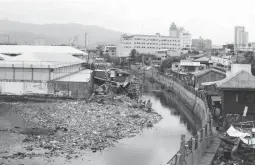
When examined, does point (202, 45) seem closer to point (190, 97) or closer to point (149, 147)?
point (190, 97)

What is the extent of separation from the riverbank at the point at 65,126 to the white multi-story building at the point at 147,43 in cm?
8006

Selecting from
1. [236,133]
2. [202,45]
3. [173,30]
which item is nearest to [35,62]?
[236,133]

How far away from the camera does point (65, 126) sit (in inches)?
815

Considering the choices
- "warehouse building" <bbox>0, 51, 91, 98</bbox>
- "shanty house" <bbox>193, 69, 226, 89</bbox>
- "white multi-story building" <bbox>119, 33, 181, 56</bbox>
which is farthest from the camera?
"white multi-story building" <bbox>119, 33, 181, 56</bbox>

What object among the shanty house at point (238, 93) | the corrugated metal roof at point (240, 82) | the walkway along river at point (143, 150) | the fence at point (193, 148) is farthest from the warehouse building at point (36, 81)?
the fence at point (193, 148)

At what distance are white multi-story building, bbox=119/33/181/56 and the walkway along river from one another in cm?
8418

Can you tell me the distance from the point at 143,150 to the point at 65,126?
5299 millimetres

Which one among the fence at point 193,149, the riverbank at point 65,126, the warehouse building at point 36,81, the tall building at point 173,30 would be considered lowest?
the riverbank at point 65,126

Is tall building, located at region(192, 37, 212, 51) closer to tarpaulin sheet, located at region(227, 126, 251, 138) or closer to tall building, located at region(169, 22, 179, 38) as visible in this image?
tall building, located at region(169, 22, 179, 38)

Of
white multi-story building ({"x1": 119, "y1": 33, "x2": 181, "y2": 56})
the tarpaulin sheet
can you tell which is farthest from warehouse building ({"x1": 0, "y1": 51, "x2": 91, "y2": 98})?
white multi-story building ({"x1": 119, "y1": 33, "x2": 181, "y2": 56})

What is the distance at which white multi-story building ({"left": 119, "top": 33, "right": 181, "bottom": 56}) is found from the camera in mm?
108750

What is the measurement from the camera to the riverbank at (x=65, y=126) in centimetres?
1656

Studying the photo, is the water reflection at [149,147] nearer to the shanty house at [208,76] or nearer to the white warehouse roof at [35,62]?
the shanty house at [208,76]

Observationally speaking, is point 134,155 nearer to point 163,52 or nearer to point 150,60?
point 150,60
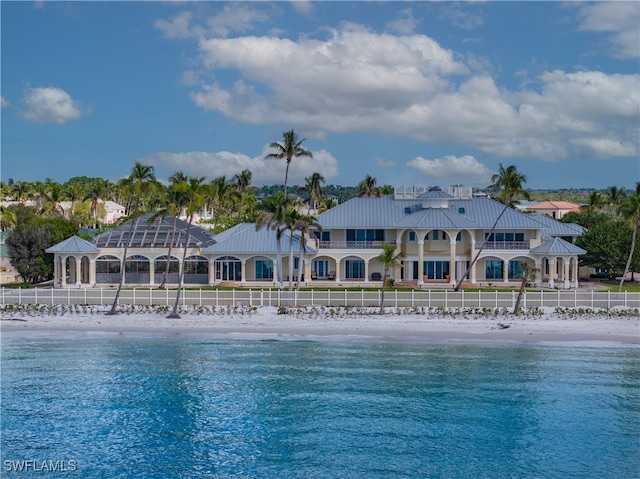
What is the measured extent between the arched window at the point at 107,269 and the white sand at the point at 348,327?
45.5 feet

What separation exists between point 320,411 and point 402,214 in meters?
37.8

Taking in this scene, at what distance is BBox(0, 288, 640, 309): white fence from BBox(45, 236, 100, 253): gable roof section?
10.5m

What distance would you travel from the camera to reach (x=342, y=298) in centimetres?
4462

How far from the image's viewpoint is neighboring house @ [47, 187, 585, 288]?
57.5m

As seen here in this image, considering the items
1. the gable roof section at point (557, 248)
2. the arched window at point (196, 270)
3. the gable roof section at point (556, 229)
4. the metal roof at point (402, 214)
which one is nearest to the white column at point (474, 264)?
the metal roof at point (402, 214)

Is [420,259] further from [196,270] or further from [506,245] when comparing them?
[196,270]

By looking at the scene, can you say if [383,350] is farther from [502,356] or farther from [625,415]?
[625,415]

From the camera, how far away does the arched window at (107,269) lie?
58219 millimetres

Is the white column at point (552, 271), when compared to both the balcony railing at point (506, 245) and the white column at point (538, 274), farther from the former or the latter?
the balcony railing at point (506, 245)

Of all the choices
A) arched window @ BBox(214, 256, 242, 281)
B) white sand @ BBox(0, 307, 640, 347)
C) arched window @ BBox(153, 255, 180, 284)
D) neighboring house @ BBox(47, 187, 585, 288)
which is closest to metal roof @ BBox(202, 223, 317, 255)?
neighboring house @ BBox(47, 187, 585, 288)

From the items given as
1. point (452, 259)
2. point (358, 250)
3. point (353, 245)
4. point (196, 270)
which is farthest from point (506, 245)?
point (196, 270)

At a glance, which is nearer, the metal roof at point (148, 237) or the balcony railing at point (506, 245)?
the metal roof at point (148, 237)

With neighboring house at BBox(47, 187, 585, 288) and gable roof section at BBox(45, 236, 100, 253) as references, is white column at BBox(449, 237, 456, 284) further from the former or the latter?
gable roof section at BBox(45, 236, 100, 253)

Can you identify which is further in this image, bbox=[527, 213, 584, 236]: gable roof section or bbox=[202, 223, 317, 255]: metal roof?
bbox=[527, 213, 584, 236]: gable roof section
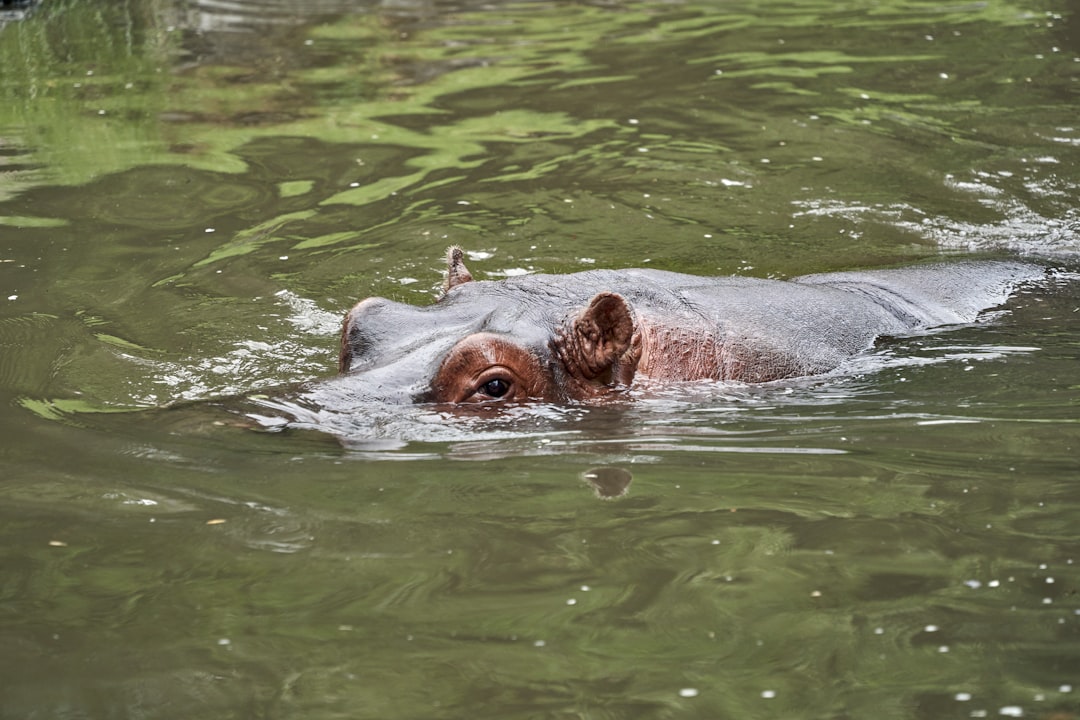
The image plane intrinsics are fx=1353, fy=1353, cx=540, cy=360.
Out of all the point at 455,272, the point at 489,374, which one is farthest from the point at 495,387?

_What the task requires_.
Reproduce the material above in full, exactly, with no images.

_Expected output_.
When examined, does point (202, 45) seem closer to point (190, 97) or closer to point (149, 147)?
point (190, 97)

What is the extent of separation from the riverbank at the point at 65,126 to the white multi-story building at the point at 147,43 in cm?
8006

Selecting from
1. [236,133]
2. [202,45]
3. [173,30]
which item is nearest to [35,62]?
[236,133]

How far away from the camera does point (65, 126) sit (in inches)?
815

Considering the choices
- "warehouse building" <bbox>0, 51, 91, 98</bbox>
- "shanty house" <bbox>193, 69, 226, 89</bbox>
- "white multi-story building" <bbox>119, 33, 181, 56</bbox>
which is farthest from the camera?
"white multi-story building" <bbox>119, 33, 181, 56</bbox>

What object among the shanty house at point (238, 93) | the corrugated metal roof at point (240, 82) | the walkway along river at point (143, 150) | the fence at point (193, 148) is farthest from the warehouse building at point (36, 81)?
the fence at point (193, 148)

At what distance are white multi-story building, bbox=119/33/181/56 and the walkway along river from one another in cm?
8418

Can you tell me the distance from the point at 143,150 to the point at 65,126?
5299 millimetres

Which one among the fence at point 193,149, the riverbank at point 65,126, the warehouse building at point 36,81, the tall building at point 173,30 would be considered lowest?
the riverbank at point 65,126

Is tall building, located at region(192, 37, 212, 51) closer to tarpaulin sheet, located at region(227, 126, 251, 138) or closer to tall building, located at region(169, 22, 179, 38) as visible in this image?
tall building, located at region(169, 22, 179, 38)

Of
white multi-story building ({"x1": 119, "y1": 33, "x2": 181, "y2": 56})
the tarpaulin sheet
can you tell which is farthest from warehouse building ({"x1": 0, "y1": 51, "x2": 91, "y2": 98})?
white multi-story building ({"x1": 119, "y1": 33, "x2": 181, "y2": 56})

What is the distance at which white multi-story building ({"left": 119, "top": 33, "right": 181, "bottom": 56}) is found from the camera in mm?
108750

What is the measurement from the camera to the riverbank at (x=65, y=126) in centimetres?
1656

Studying the photo, is the water reflection at [149,147] nearer to the shanty house at [208,76] or nearer to the white warehouse roof at [35,62]?
the shanty house at [208,76]

Observationally speaking, is point 134,155 nearer to point 163,52 or nearer to point 150,60?
point 150,60
What is the measured extent between the arched window at the point at 107,269 and the white sand at the point at 348,327?
45.5 feet

What separation exists between point 320,411 and point 402,214 in meters?
37.8

Taking in this scene, at what distance is BBox(0, 288, 640, 309): white fence from BBox(45, 236, 100, 253): gable roof section?
10.5m

What distance would you travel from the camera to reach (x=342, y=298) in centimetres?
4462

How far from the image's viewpoint is neighboring house @ [47, 187, 585, 288]?
57.5m

As seen here in this image, considering the items
1. the gable roof section at point (557, 248)
2. the arched window at point (196, 270)
3. the gable roof section at point (556, 229)
4. the metal roof at point (402, 214)
which one is nearest to the white column at point (474, 264)?
the metal roof at point (402, 214)

Is [420,259] further from [196,270] or further from [506,245] when comparing them?
[196,270]

By looking at the scene, can you say if [383,350] is farther from [502,356] or farther from [625,415]?
[625,415]

From the camera, how far away does the arched window at (107,269) lie?
58219 millimetres

Is the white column at point (552, 271), when compared to both the balcony railing at point (506, 245) and the white column at point (538, 274), farther from the former or the latter?
the balcony railing at point (506, 245)

Of all the choices
A) arched window @ BBox(214, 256, 242, 281)
B) white sand @ BBox(0, 307, 640, 347)
C) arched window @ BBox(153, 255, 180, 284)
D) neighboring house @ BBox(47, 187, 585, 288)
which is closest to metal roof @ BBox(202, 223, 317, 255)?
neighboring house @ BBox(47, 187, 585, 288)

From the items given as
1. point (452, 259)
2. point (358, 250)
3. point (353, 245)
4. point (196, 270)
which is farthest from point (506, 245)?
point (196, 270)

At a glance, which is nearer, the metal roof at point (148, 237) or the balcony railing at point (506, 245)?
the metal roof at point (148, 237)

With neighboring house at BBox(47, 187, 585, 288) and gable roof section at BBox(45, 236, 100, 253) as references, is white column at BBox(449, 237, 456, 284) further from the former or the latter?
gable roof section at BBox(45, 236, 100, 253)

Can you identify which is further in this image, bbox=[527, 213, 584, 236]: gable roof section or bbox=[202, 223, 317, 255]: metal roof?
bbox=[527, 213, 584, 236]: gable roof section
The image plane intrinsics are fx=1353, fy=1353, cx=540, cy=360.
Out of all the point at 455,272, the point at 489,374, which one is farthest from the point at 495,387?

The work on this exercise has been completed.